I think it's funny that you have so many Netgalley books waiting! I treat Netgalley the same as other review books so they are on my spreadsheet and cannot be forgotten (yes, I'm one of those with a spreadsheet!).

I've realised I don't get approved some of the time (probably because I'm not in the USA) so I've been requesting more books than I expect will be approved. However, IF they are approved, then... oops!
Vasilly said…
Now I want to make a summer reading list! :-) I have the same syndrome when it comes to NetGalley. I need to visit that site more often. Looking at your PIE list, The Hitchhiker's Guide to the Galaxy is a fast-paced chunkster along with American Gods.Good luck with all of your reading!
Amy McKie said…
Great list, of all of those I've read only the last two - The Pillars of the Earth and Game of Thrones. Both were enjoyable reads though.
softdrink said…
I totally agree with you on Franzen. Freedom and I did not get along. At all.
But Atwood....oh how I love Atwood.
Diane said…
i liked The Lola Quartet and look forward to A Hundred Flowers as well -- yup, too many books and too little time. Hope u had a nice weekend.
Lisa Sheppard said…
Looks like you'll have a nice choice of reads for the summer. I always have trouble with the big books over the summer months so I think I'll focus on knocking out as many books as I can from my challenge lists. But I did just pick up Pillar Of The Earth at the library sale for $1.50 and it is really calling to me from the shelf!
Buried In Print said…
Bookish peer pressure is the best kind, right?! Congrats on making your Pie goal so early in the year. I got stuck at around page 500 in A Suitable Boy because someone unwittingly told me who the unsuitable boy is. I haven't forgotten yet! (Of course, I won't say anything!) And I haven't made any summer reading plans yet either!
Tina Reed said…
1Q84 is not fast paced, nor is A Suitable Boy (which I did not get through). Just thought you should know.

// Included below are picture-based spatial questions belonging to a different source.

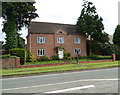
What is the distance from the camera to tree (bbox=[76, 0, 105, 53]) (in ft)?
118

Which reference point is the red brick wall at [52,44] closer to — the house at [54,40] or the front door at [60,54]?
the house at [54,40]

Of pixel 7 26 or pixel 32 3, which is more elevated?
pixel 32 3

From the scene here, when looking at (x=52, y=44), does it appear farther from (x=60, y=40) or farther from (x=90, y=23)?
(x=90, y=23)

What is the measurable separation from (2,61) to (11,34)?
9092mm

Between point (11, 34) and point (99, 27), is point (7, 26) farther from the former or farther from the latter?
point (99, 27)

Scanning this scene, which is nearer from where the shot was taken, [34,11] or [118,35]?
[34,11]

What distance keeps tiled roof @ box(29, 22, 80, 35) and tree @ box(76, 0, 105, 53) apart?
2284 mm

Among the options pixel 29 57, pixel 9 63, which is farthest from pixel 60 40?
pixel 9 63

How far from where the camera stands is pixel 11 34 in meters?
29.0

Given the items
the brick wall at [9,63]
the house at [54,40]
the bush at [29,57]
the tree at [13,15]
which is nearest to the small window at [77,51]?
the house at [54,40]

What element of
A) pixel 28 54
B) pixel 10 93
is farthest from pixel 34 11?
pixel 10 93

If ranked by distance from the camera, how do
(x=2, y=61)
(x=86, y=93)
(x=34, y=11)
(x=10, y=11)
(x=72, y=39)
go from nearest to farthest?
(x=86, y=93) < (x=2, y=61) < (x=10, y=11) < (x=34, y=11) < (x=72, y=39)

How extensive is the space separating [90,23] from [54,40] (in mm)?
9712

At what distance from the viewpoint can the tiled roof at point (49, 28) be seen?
34.9 meters
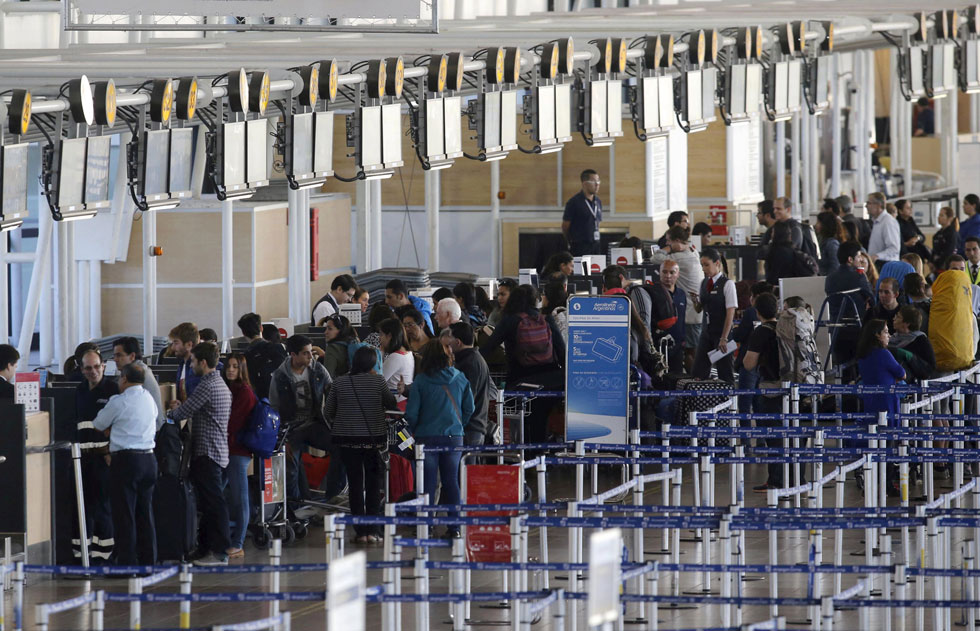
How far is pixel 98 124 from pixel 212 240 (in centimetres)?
725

These lists ARE eye candy for sure, but I still like making them and I enjoy reading them even more.
Nishita said…
I've read World Without End by Ken Follett and though it's big, it's very readable. I would imagine Pillars of the Earth to be similarly easy too. I also find fantasy books pretty easy to read no matter how chunky the book is.

However, Infinite Jest and A Suitable Boy are two books that really scare me away
JoV said…
Jill, Yes, I heard so much of your experience of your A Suitable Boy. I'm wondering perhaps Aths and I should give it a go, if all else failure, we will call it quit. I think that's alright don't you think Aths? Whenever you are ready let me know. A relaxing timescale will be good. Hope you are better now Aths.